The government's proposed carbon dioxide rules are tough, but Joy Global (NYSE:JOY) thinks they provide important clarity. Moreover, the bad news is now priced into coal. That could make now a good time to buy for more aggressive investors.
Bad for coal
Joy Global CEO Ted Doheny didn't mince words when asked about the new CO2 rules for utilities: "So it's not good for coal." That said, he went on to add, "But it's been out there, it's been planned on." And, thus, the newly proposed regulations provide important clarity to what has been an open question mark for some time.
Doheny did a quick back-of-the-envelope take: "looking at the worst-case scenario, what that would mean to electrical production on coal and all way out to 2030, we calculated what that would mean, roughly taking 180 million tonnes out of the U.S." However, factoring in exports, "a net effect on that, which is 15 years out now, is probably a net 80 million tonnes differential."
That's not a huge fall, and it will probably come from smaller independent miners that don't have the resources of giants like Peabody Energy (NYSE:BTU). And this international coal miner explains exactly why things could be better than they seem today: productivity.
Closing the dirty ones
Peabody Energy notes that the current U.S. coal fleet runs at about 60% of capacity. That's not a big number, especially when compared to nuclear, which runs at roughly 90% of capacity. Essentially the oldest, dirtiest, and least efficient coal plants are the ones that are going to get shut down. Joy's Doheny sums it up: "really those more efficient plants, those coal burning plants are the ones that are going to be loaded up."
Peabody Energy believes the remaining coal fleet will be pushed to around 80% of capacity. In fact, over the next couple of years, Peabody Energy believes demand for Powder River Basin (PRB) and Illinois Basin (ILB) coal will actually increase roughly 100 million tons. That number includes 60 million tons lost to utility plant retirements.
Peabody Energy has been positioning itself for this for years, since its primary U.S. exposure is to the PRB and ILB. And since nearly 75% of its coal in 2013 was U.S. thermal, this bad-news-is-good-news scenario could help turn Peabody Energy's fortunes around once the competitive advantage that large players have shines through.
That said, it's been a rough stretch for coal and Peabody Energy. The miner has lost money in five of the last six quarters. A big part of that red ink, however, is related to Peabody's Australian steel coal operations, a division under intense price pressure. For example, U.S. revenues were up year over year in the first quarter on an 8% improvement in coal sales. Aussie revenues were lower on roughly flat coal sales. Coal prices were lower in both areas, but U.S. demand is obviously not going away.
Joy is ready, too
So, Peabody Energy is positioned to do better in a changing U.S. coal landscape because of its basin focus. But, so is Joy Global.
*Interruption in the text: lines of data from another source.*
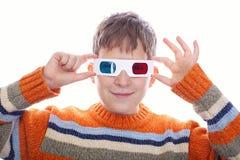 Giovane ragazzo sveglio che porta i vetri 3D Immagini Stock Libere da Diritti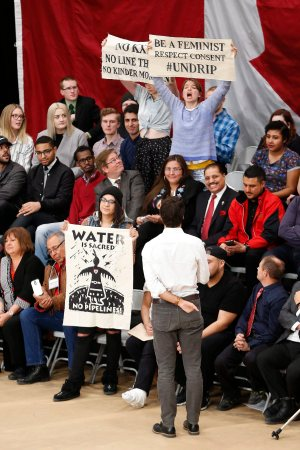 Prime Minister Justin Trudeau speaks with pipeline protestors as they stand and hold signs at a town hall at the University of Winnipeg in Winnipeg, Thursday, January 26, 2017. THE CANADIAN PRESS/John Woods
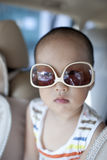 Asian boy wearing sunglass in the car Royalty Free Stock Images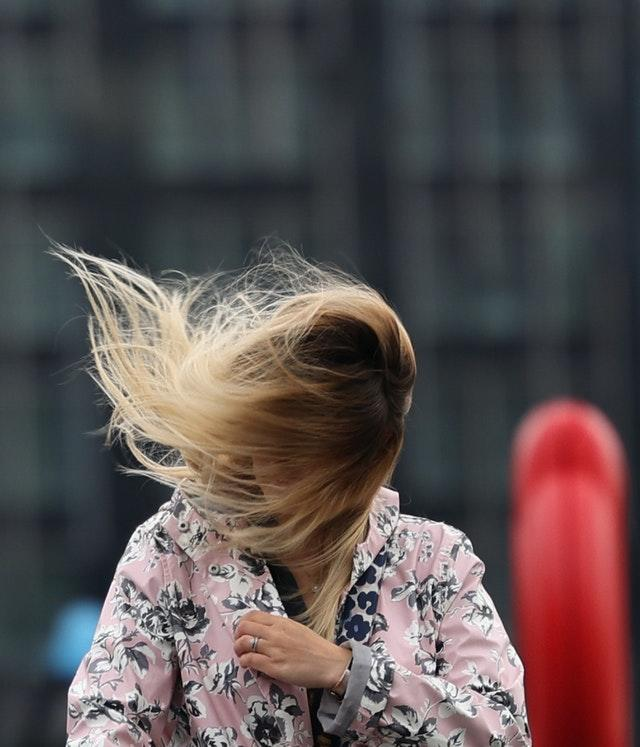 The wind catches a woman's hair in London as Storm Francis hit the UK on August 25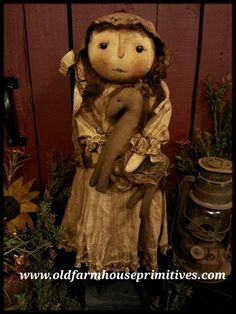 #PC27D Primitive Doll Holding Horse (Made In USA)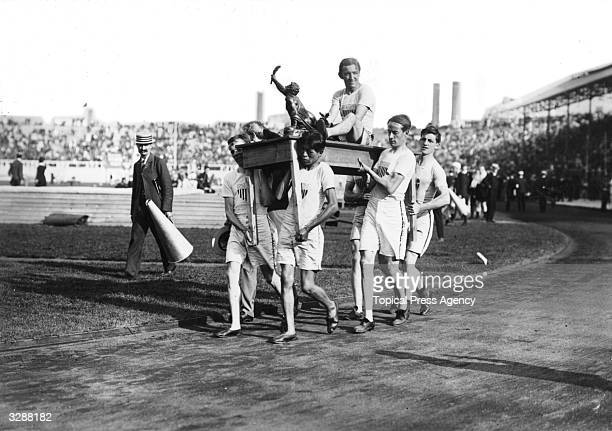 John Hayes of the United States is carried on a table by his team mates on a lap of honour around the White City Stadium after winning the Marathon...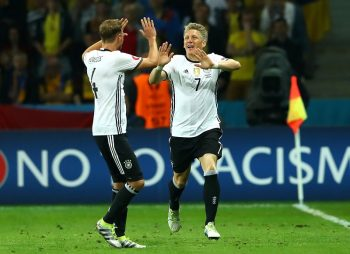 LILLE, FRANCE - JUNE 12: Bastian Schweinsteiger (R) of Germany celebrates scoring his team's second goal with his team mate Benedikt Hoewedes (L) during the UEFA EURO 2016 Group C match between Germany and Ukraine at Stade Pierre-Mauroy on June 12, 2016 in Lille, France.  (Photo by Alexander Hassenstein/Getty Images)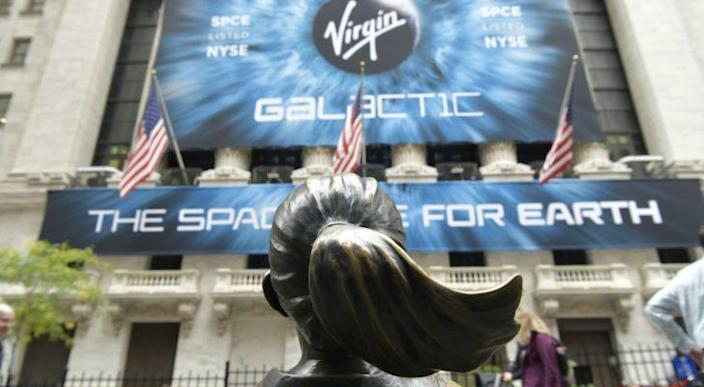 Virgin Galactic (SPCE) billboard on the New York Stock Exchange, across from the Fearless Girl statue. aerospace stocks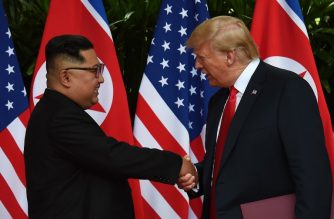 North Korea's leader Kim Jong Un (L) shakes hands with US President Donald Trump (R) after taking part in a signing ceremony at the end of their historic US-North Korea summit, at the Capella Hotel on Sentosa island in Singapore on June 12, 2018.  AFP Photo / POOL / Anthony Wallace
For example, the company noted during the first quarter that its PRB service business was showing signs of strength. But the bigger story is Joy Global's shift toward "hard rock" equipment.
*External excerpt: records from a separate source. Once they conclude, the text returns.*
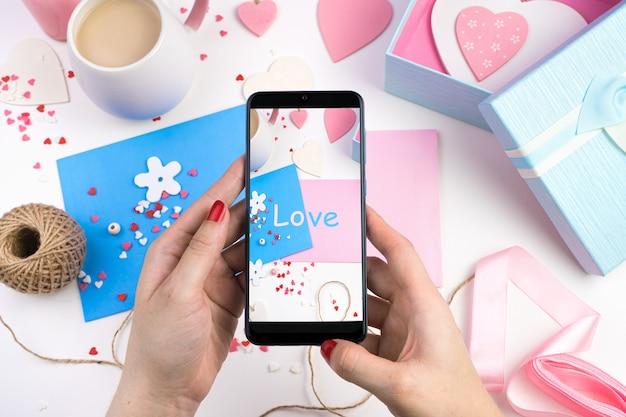 Mains féminines tenant le téléphone et prendre des photos de fond romantique.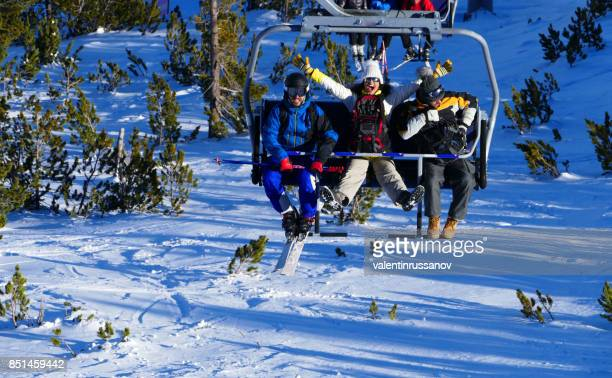 three happy friends riding a ski lift in the mountains - bansko stock pictures, royalty-free photos & images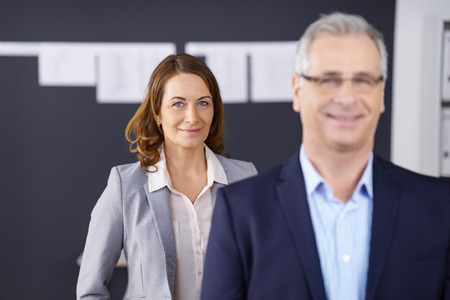 smiling businessman: Grinning business woman standing behind out of focus co-worker or employee in office with charts on blackboard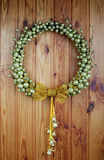 The wedding wreath hangs on a  wall Royalty Free Stock Photography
On that front, the company recently paid $51 million for the hard rock assets of Mining Technologies International. Commenting on the purchase, CEO Doheny said, "This acquisition represents an exciting opportunity as we execute on our growth strategy to expand our underground mining product lines into the hard rock markets including nickel, potash, palladium, platinum, gold and copper."
Putting those two points together: The U.S. coal industry should provide a solid service base to help support Joy Global's shift into new areas. And, despite the global downturn in most mining markets, Joy Global hasn't lost money in over a decade.
So, for aggressive investors, Peabody Energy might be a good way to buy into an eventual coal rebound. However, Joy Global could be a way for less adventurous types to participate, too.